He's a con artist. Hold your car in your name and don't sell until you'd need cash for an attorney. The longer you stay in this, the more debt he will run up that you will also be responsible for in all likelihood, so get started with an attorney.


----------



## CrAzYdOgLaDy (Mar 22, 2021)

One word to describe your husband. FAKE.


----------



## Blue17Wind (8 mo ago)

armstrov said:


> I’ve already looked up divorce laws in my state. At this point I would have to go through with a divorce. I used to work in the legal field. I know how to file the paperwork myself. My concern is getting an attorney to dig deeper into other assets. If he has assets why is he hiding it? Why are we struggling, why am I applying for rental assistance? He decided to pay for half the rent for Jan, March, April and May. This money came from his retirement. Meanwhile his parents medical expenses were paid by him a few months ago. Where we live at rent is very expensive as well as the cost of living. I’ve lived in this apartment prior to us getting married and thankfully we have this place. Avg rent is Aprox 1800 for a 1 br.
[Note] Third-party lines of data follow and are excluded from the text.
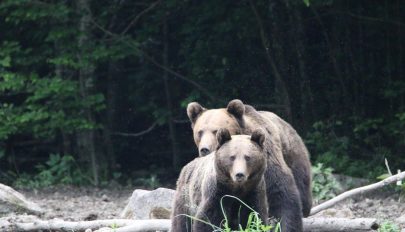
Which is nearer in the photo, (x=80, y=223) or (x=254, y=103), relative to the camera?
(x=80, y=223)

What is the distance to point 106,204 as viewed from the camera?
10.9 m

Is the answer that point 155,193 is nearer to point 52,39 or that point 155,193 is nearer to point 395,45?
point 52,39

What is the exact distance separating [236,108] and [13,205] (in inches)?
120

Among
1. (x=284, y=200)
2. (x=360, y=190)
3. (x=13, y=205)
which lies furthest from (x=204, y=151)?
(x=13, y=205)

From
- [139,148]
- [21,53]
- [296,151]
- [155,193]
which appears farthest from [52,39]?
[296,151]

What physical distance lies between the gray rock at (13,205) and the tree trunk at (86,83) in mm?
4365

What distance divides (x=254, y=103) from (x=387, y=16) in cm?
236

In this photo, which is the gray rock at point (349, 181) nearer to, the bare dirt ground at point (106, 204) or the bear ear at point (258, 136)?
the bare dirt ground at point (106, 204)

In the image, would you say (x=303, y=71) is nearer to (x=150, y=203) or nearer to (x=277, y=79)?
(x=277, y=79)

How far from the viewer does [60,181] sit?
539 inches

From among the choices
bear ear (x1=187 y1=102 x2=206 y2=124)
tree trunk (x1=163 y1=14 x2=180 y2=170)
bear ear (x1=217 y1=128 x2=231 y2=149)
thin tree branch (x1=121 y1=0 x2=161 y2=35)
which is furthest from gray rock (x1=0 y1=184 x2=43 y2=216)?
tree trunk (x1=163 y1=14 x2=180 y2=170)

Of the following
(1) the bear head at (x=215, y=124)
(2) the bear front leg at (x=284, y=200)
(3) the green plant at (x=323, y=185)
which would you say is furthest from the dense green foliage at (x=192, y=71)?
(2) the bear front leg at (x=284, y=200)

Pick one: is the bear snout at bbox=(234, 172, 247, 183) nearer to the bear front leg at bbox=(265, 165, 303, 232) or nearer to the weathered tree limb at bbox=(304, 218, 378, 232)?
the bear front leg at bbox=(265, 165, 303, 232)

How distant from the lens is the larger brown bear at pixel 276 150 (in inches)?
263
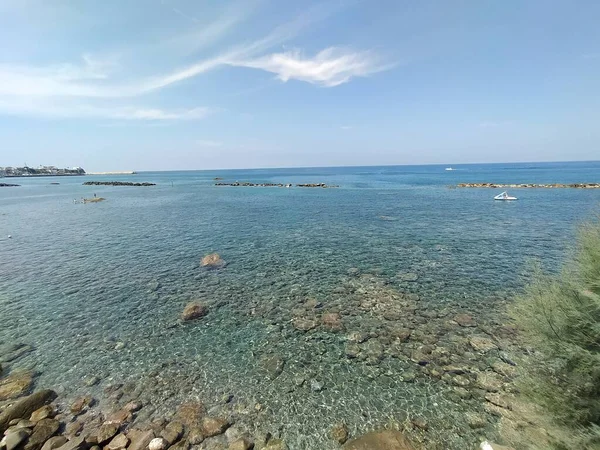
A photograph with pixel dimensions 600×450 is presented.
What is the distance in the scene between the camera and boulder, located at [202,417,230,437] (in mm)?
8737

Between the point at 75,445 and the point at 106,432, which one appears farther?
the point at 106,432

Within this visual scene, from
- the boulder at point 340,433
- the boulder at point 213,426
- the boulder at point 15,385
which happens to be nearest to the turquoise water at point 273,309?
the boulder at point 340,433

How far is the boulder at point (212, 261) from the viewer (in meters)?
23.0

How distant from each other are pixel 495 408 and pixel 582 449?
3.90 meters

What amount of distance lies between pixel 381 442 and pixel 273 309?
910cm

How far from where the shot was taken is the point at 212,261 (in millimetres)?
23453

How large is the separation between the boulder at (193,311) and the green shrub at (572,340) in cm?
1417

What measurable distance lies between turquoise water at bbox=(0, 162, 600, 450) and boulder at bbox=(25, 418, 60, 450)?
1532 millimetres

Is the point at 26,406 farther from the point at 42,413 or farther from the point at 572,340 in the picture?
the point at 572,340

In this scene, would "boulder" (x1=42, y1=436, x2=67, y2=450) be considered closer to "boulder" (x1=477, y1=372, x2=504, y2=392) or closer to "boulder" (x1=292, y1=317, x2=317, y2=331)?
"boulder" (x1=292, y1=317, x2=317, y2=331)

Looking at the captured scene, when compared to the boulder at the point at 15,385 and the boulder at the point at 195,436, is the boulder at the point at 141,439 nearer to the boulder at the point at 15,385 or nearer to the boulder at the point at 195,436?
the boulder at the point at 195,436

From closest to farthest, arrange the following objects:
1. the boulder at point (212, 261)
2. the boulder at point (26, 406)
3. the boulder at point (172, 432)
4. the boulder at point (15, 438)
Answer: the boulder at point (15, 438) → the boulder at point (172, 432) → the boulder at point (26, 406) → the boulder at point (212, 261)

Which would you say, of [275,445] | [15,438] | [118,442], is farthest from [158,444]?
[15,438]

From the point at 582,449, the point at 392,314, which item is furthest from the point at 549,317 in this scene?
the point at 392,314
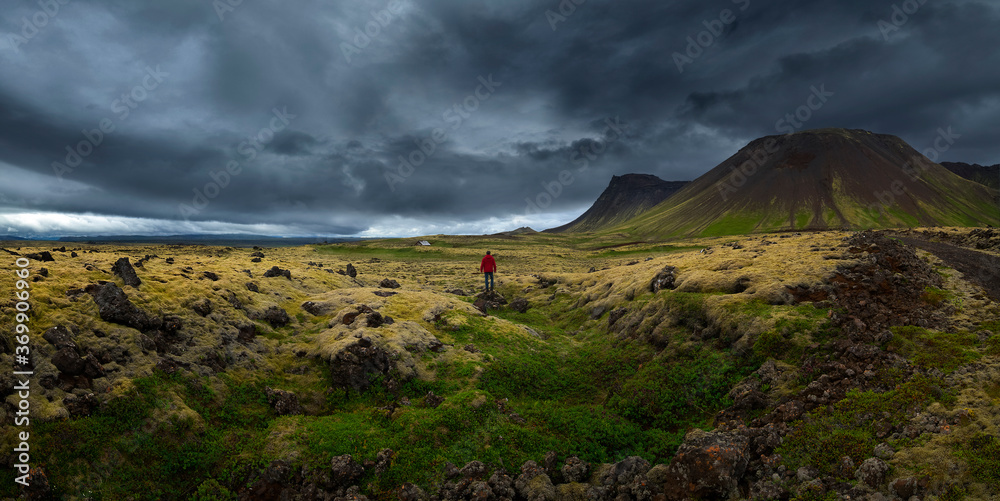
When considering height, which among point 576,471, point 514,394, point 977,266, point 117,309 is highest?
point 977,266

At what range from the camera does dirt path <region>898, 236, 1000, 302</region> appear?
68.1 ft

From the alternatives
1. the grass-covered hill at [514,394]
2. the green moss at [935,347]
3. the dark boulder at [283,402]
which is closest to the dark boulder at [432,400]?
the grass-covered hill at [514,394]

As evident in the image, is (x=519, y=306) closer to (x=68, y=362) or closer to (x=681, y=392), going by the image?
(x=681, y=392)

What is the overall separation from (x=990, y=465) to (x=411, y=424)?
1770cm

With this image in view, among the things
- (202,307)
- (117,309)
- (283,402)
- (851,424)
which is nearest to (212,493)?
(283,402)

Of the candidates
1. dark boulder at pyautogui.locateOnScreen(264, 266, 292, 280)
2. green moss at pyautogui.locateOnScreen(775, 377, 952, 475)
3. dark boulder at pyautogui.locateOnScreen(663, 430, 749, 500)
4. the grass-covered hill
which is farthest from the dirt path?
dark boulder at pyautogui.locateOnScreen(264, 266, 292, 280)

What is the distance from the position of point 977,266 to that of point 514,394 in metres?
31.5

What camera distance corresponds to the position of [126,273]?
821 inches

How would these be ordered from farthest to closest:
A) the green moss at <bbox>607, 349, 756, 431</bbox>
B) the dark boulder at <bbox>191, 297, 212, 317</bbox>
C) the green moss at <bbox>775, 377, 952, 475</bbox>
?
the dark boulder at <bbox>191, 297, 212, 317</bbox> < the green moss at <bbox>607, 349, 756, 431</bbox> < the green moss at <bbox>775, 377, 952, 475</bbox>

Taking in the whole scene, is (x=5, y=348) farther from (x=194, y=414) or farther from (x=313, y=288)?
(x=313, y=288)

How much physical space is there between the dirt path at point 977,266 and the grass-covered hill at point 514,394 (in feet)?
2.27

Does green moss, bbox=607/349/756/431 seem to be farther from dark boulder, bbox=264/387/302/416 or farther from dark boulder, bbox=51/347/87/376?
dark boulder, bbox=51/347/87/376

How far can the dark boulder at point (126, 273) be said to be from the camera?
20.7 m

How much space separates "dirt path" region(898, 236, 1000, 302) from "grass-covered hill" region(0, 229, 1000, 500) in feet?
2.27
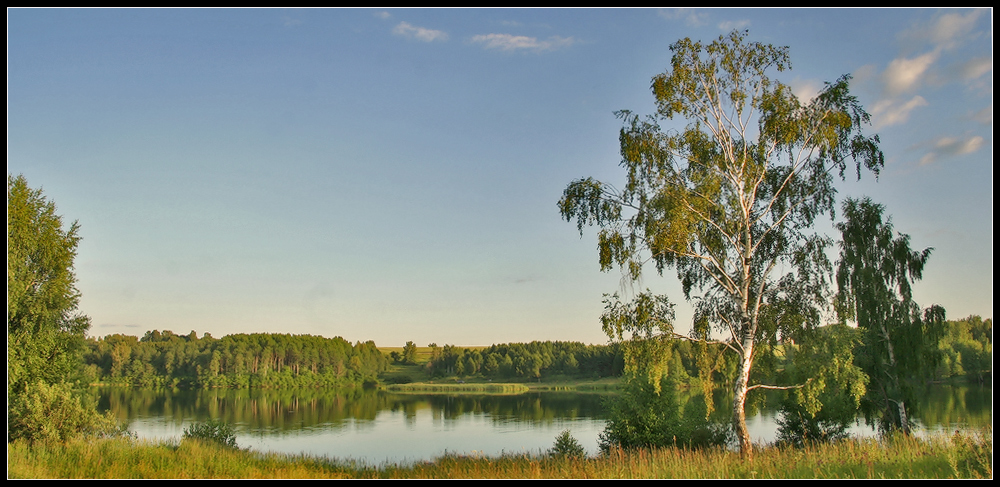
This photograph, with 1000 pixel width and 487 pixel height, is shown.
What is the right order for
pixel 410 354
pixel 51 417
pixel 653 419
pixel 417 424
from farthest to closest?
pixel 410 354, pixel 417 424, pixel 653 419, pixel 51 417

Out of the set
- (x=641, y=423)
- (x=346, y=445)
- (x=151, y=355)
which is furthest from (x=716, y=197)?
(x=151, y=355)

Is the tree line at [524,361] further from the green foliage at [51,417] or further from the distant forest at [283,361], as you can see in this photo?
the green foliage at [51,417]

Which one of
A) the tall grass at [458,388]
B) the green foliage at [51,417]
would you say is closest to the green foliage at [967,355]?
the tall grass at [458,388]

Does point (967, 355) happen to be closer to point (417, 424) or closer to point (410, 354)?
point (417, 424)

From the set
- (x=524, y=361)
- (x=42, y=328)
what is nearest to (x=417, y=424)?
(x=42, y=328)

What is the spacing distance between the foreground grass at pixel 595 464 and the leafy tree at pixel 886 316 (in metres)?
8.85

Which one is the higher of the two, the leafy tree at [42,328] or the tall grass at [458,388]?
the leafy tree at [42,328]

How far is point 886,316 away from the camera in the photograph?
23484 mm

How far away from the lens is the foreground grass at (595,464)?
38.8ft

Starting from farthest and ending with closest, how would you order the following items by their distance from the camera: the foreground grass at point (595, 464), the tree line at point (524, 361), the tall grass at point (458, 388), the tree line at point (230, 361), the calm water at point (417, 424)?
the tree line at point (524, 361) < the tall grass at point (458, 388) < the tree line at point (230, 361) < the calm water at point (417, 424) < the foreground grass at point (595, 464)

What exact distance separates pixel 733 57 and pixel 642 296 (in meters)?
6.75

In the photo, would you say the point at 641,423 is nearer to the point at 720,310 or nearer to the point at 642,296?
the point at 720,310

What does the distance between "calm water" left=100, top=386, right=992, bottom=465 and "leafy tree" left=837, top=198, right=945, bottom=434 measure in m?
1.49

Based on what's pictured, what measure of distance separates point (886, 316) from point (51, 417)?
92.4 ft
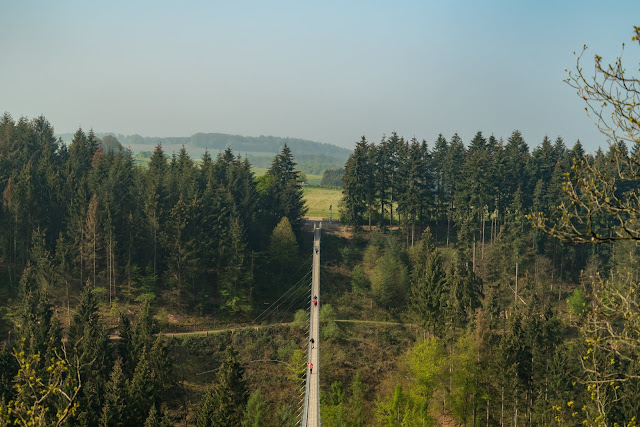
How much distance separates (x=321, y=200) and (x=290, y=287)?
47818mm

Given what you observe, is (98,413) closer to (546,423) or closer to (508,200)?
(546,423)

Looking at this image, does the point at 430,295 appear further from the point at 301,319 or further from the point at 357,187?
the point at 357,187

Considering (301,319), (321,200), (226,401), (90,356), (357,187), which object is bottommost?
(226,401)

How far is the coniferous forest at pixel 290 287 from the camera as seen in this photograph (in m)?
48.7

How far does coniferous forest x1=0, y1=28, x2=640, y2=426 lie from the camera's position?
160ft

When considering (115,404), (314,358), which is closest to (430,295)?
(314,358)

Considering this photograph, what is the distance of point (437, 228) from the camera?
88.4 m

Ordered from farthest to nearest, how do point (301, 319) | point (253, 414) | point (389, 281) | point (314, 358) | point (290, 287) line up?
point (290, 287), point (389, 281), point (301, 319), point (314, 358), point (253, 414)

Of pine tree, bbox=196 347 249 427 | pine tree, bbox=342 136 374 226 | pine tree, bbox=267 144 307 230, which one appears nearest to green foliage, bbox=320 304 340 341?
pine tree, bbox=196 347 249 427

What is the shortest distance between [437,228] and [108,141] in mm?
138443

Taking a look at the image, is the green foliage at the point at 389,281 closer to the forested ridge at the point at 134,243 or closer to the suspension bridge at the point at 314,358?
the suspension bridge at the point at 314,358

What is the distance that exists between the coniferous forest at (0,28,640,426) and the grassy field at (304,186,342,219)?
12913 millimetres

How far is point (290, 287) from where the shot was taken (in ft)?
254

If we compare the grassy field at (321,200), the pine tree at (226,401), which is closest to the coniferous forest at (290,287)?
the pine tree at (226,401)
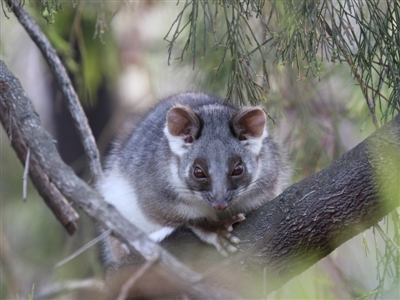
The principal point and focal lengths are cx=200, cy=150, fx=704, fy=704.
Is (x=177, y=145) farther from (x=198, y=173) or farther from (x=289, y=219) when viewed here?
(x=289, y=219)

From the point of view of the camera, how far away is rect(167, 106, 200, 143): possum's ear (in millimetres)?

If I were going to move out I would not qualify for a place on my own and neither would he. I’m actually working for a multi family property management company. My goal is to make enough to qualify for rent at a discounted rate or become a manager m so I can get free rent. It’s easy to say move out but if I did where would I go? I also don’t want to make too much money bc I don’t want him to try to have me pay him spousal support. I’m also in real estate. I will focus on real estate after the divorce. If he were making this effort I would go all out and be super successful. When my firm shut down late last year, part of me knew at the time he was likely using me so I quit. Maybe quitting was a dumb decision and we argue about that but when we were on our honeymoon and he pulled that stunt I felt he planned that so I could pay for everything. I figured he would likely expect me to pay for everything else too.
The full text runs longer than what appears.